# TAREA ESCRITA A:
Vuelve a escribir los registros sin cambiar nada. Empieza en su primera línea y termina en la línea que contiene "(276, 165), (292, 170)", ambas incluidas.

# FRAGMENTO DEL TEXTO:
.....

Un servidor no es uno de esos
pretenciosos consumidores de películas
costumbristas iraníes o vietnamitas. Ni que
decir tiene que el cine español ni lo cato, a no
ser que se trate de Mortadelo y Filemón
o algo semejante que intuya que no va a
excitar mi bilis más allá de lo recomendable.
En general, la verdad es que no soy excesivamente
aficionado al cine, aunque de vez en cuando veo
alguna película más a modo de fácil
distracción que otra cosa. Ocasionalmente, la
industria norteamericana me sorprende con alguna
buena película, como es el caso de los últimos
tres filmes que he visto en la gran pantalla:
El Retorno del Rey, La Pasión
de Cristo (que es bastante más que una
simple película) y Troya.
Y es precisamente de esta última película sobre
la que voy a escribir. Lo primero que llama la
atención son las críticas feroces que ha
sufrido, sobre todo por parte de la progresía
bienpensante. Es curioso que, de pronto, de
ese frente ideológico que ha conseguido, entre
otras cosas, apartar de las escuelas cualquier
vestigio de formación en cultura clásica, hayan
surgido tantos fieles seguidores de Homero. Es
evidente que uno no puede acercarse a la
película esperándose una versión más o menos
lograda de La Ilíada : la
intervención de las deidades griegas,
imprescindible para entender la tragedia
homérica, brilla por su completa ausencia; la
muerte de Menelao y la confusión de Briseida con
Criseida parece clamar la venganza de esas mismas
deidades; y el fin de Aquiles, en el último día
de la semana que según estos yanquis duró la
guerra de Troya, es la guinda de un pastel
difícil de digerir para un purista por mucho
bicarbonato que se tome. Pero que sean
precisamente los filibusteros del antilatín los
que se erijan en guardia pretoriana de los
hexámetros del poeta de Esmirna despierta mis
sospechas; será que empiezo a padecer de manía
persecutoria.

.....

(Entradas de datos extraídos)

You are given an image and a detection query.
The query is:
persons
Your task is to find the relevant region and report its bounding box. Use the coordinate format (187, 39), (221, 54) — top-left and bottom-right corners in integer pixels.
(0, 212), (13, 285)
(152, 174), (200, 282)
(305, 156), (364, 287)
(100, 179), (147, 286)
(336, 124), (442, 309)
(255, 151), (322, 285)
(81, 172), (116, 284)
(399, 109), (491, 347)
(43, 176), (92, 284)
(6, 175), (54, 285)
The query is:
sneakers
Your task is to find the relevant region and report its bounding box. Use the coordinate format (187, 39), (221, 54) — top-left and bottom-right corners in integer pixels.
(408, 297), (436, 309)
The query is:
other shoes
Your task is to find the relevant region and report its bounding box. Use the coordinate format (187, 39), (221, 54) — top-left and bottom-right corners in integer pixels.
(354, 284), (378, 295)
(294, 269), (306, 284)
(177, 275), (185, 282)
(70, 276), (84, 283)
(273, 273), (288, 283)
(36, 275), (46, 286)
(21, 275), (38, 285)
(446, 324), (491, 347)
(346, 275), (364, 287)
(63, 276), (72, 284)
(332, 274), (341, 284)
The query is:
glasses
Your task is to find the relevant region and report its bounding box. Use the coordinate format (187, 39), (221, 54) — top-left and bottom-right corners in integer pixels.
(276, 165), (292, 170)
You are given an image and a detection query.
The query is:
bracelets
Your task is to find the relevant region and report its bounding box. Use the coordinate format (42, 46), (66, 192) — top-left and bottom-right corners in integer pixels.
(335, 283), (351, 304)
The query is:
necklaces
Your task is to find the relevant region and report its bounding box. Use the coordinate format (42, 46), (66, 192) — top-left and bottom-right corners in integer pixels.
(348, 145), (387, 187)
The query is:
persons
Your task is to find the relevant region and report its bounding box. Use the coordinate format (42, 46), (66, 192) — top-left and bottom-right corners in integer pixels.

.....

# TAREA ESCRITA B:
Sigue escribiendo el texto sobre la película Troya a partir de su última frase.

# RESULTADO ESPERADO A:
You are given an image and a detection query.
The query is:
persons
Your task is to find the relevant region and report its bounding box. Use the coordinate format (187, 39), (221, 54) — top-left and bottom-right corners in integer pixels.
(0, 212), (13, 285)
(152, 174), (200, 282)
(305, 156), (364, 287)
(100, 179), (147, 286)
(336, 124), (442, 309)
(255, 151), (322, 285)
(81, 172), (116, 284)
(399, 109), (491, 347)
(43, 176), (92, 284)
(6, 175), (54, 285)
The query is:
sneakers
Your task is to find the relevant region and report its bounding box. Use the coordinate format (187, 39), (221, 54) — top-left and bottom-right corners in integer pixels.
(408, 297), (436, 309)
The query is:
other shoes
Your task is to find the relevant region and report its bounding box. Use the coordinate format (187, 39), (221, 54) — top-left and bottom-right corners in integer pixels.
(354, 284), (378, 295)
(294, 269), (306, 284)
(177, 275), (185, 282)
(70, 276), (84, 283)
(273, 273), (288, 283)
(36, 275), (46, 286)
(21, 275), (38, 285)
(446, 324), (491, 347)
(346, 275), (364, 287)
(63, 276), (72, 284)
(332, 274), (341, 284)
The query is:
glasses
Your task is to find the relevant region and report its bounding box. Use the coordinate format (187, 39), (221, 54) — top-left and bottom-right corners in integer pixels.
(276, 165), (292, 170)

# RESULTADO ESPERADO B:
O será que Troya es una película
más clásica en el sentido íntegro del
término de lo que se quiere reconocer. No clásica
por su hilo argumental o la ubicación
geográfica y temporal de la acción; ni clásica
por su buscada semejanza con las grandes
superproducciones de los años 50 y 60, como se
aprecia en sus escenarios de cartón-piedra y sus
un tanto casposas escenas bélicas; sino clásica
porque pone de manifiesto la oposición entre el
héroe y el antihéroe, entre dos modelos de
hombre opuestos y disjuntos, entre la
encarnación de las virtudes al servicio de los
valores y el orden natural, y la encarnación de
las bajezas y limitaciones esclavizadas por las
pasiones mundanas. Con todos mis respetos para
Aquiles y su intérprete, el señor Pitt (cuyo
palmito Dios guarde muchos años para disfrute
del público femenino), el verdadero centro de la
película es, bajo mi punto de vista, el
contraste entre dos hermanos: Héctor y Paris.
Héctor es el paradigma del héroe clásico:
guerrero fuerte y valeroso, su brazo no asesta el
golpe si la razón aconseja lo contrario;
prudente en el consejo y humilde cuando, pese a
ser consciente de que se está cometiendo un
error, asume y hace propias las decisiones de
aquellos que están por encima de él; padre de
familia amoroso y ejemplar, sabe sobreponerse
cuando su inexcusable deber para con su patria le
alejan definitivamente de ella.
Paris es exactamente lo contrario. Antepone su
pasión sentimentaloide no sólo a los
elementales deberes para con un anfitrión o a
sus obligaciones familiares, sino a los propios
intereses de Troya. Miente y engaña a su
hermano, hasta ponerle en el dilema moral de
abandonarle a su suerte o hacerle partícipe de
su inconsciencia; su pretendido valor en ese
instante, a la vista de la conversación que
ambos mantienen sobre su infancia, se demuestra
como un burdo farol. Se juega el futuro y la
sangre de sus compatriotas para satisfacer su
instinto y su ego de conquistador de alcoba.
Débil y cobarde, es incapaz de luchar virilmente
en el campo de batalla, y cuando llega el momento
supremo para todo hombre, ni siquiera afronta la
muerte con dignidad, y se refugia entre las
piernas de su hermano como un pipiolo malcriado.
Ahora bien, ¿cuál es el problema que surge a
raíz de la dicotomía planteada? Pues muy
sencillo: el de la inversión de todos los
valores, en palabras de Friedrich Nietzsche.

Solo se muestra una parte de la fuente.